Interest and demand in the vehicles have been very strong, with Ford taking 200,000 preorders for the electric version of the pickup that has been the nation’s best-selling vehicle for nearly a half century.
But despite the interest from buyers, it’s not a given that Ford will be able to pull off the launch without problems.
The automaker has had repeated issues in recent years with the launch of new versions of its most popular vehicles, most notably the 2019 launch of the Ford Explorer SUV. Quality problems with that launch cost the company billions and played a big role in the departure of two executives.
“There’s a lot riding on it,” said Michelle Krebs, executive analyst for Cox Automotive. “Ford has had its troubles with launches and now added to that there are all of these supply chain issues.”
Virtually all automakers have had to scale back production of new vehicles due to a shortage of computer chips and other parts and materials, often temporarily shutting factories.
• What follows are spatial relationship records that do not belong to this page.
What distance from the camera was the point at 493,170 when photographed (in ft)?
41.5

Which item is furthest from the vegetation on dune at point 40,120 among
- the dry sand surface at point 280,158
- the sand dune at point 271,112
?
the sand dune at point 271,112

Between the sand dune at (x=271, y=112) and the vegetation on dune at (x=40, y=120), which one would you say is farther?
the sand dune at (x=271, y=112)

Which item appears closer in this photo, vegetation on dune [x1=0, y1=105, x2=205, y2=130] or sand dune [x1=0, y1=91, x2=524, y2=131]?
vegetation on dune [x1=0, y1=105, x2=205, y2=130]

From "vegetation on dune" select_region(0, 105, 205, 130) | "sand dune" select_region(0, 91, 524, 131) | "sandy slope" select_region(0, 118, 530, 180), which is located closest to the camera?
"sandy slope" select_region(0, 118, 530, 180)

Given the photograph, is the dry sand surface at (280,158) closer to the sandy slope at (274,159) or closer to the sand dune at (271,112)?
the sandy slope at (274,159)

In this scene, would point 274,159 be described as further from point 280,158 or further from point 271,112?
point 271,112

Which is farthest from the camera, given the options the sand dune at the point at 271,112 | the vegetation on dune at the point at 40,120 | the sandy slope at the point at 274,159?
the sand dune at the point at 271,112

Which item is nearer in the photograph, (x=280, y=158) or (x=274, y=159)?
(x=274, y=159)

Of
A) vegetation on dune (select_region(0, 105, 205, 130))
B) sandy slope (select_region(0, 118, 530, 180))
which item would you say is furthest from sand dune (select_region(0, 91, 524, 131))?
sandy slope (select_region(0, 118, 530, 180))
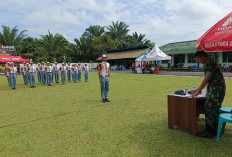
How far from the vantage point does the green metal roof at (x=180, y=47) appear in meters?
27.8

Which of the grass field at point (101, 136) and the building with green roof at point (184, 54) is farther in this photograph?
the building with green roof at point (184, 54)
Those production bottlenecks have led to limited supply of vehicles, which in turn has resulted in record high car prices for consumers.
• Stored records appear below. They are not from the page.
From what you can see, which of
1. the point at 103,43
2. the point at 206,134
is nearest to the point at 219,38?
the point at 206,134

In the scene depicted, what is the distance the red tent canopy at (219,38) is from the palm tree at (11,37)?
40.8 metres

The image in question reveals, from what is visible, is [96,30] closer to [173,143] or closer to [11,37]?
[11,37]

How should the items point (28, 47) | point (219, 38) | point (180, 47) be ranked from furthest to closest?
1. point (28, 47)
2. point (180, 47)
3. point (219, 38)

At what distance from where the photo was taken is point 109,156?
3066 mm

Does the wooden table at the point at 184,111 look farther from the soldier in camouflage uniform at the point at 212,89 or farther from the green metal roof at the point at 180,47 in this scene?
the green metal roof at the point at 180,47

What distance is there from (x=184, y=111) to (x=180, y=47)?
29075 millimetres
Bill Ford, the great-grandson of the company’s founder and the executive chairman of the automaker, compared the importance of the F-150 Lightning to the most important vehicle in the company’s history.
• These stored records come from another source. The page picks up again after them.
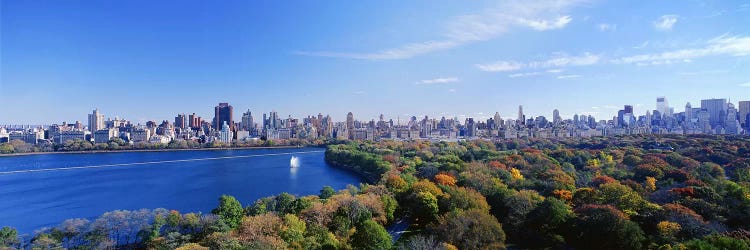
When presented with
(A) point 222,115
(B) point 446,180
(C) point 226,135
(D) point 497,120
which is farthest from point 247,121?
(B) point 446,180

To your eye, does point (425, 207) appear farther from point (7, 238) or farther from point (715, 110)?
point (715, 110)

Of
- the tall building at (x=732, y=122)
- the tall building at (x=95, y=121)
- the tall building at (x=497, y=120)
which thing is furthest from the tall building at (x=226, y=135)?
the tall building at (x=732, y=122)

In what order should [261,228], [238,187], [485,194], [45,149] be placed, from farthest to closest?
[45,149] → [238,187] → [485,194] → [261,228]

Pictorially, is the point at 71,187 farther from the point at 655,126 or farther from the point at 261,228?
the point at 655,126

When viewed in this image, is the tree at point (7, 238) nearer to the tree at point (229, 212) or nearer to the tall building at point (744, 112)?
the tree at point (229, 212)

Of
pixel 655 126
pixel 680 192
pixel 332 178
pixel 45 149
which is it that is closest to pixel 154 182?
pixel 332 178

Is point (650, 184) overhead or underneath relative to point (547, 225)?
overhead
“The Model T over 100 years ago brought cars to everybody. Well, this vehicle will bring electric vehicles, particularly electric trucks, to everybody,” he told CNN’s Richard Quest Tuesday.
Krebs said she think that’s overstating the importance of the Lightning, but she agreed it is a breakthrough vehicle for the shift to electric vehicles on which Ford and other automakers are betting tens of billions of dollars.
The Lightning is not the first electric pickup to hit the market. Upstart Rivian, which makes nothing but electric vehicles, started production of its R1T pickup last fall, but has built only about 3,500 in its first six months of production. And General Motors has started production of the GMC Hummer EV pickup, but has sold only 99 of them in the first quarter of production.
And if Ford (F) and major automakers in the US market are going to succeed in transitioning from gasoline-powered vehicles to electric, as they say they intend to, they’re going to have to get American truck buyers comfortable with the idea of electric pickups, Krebs said.
“It’s really going to test the waters. Is there a market for electric pickups? How big it is?” Krebs said.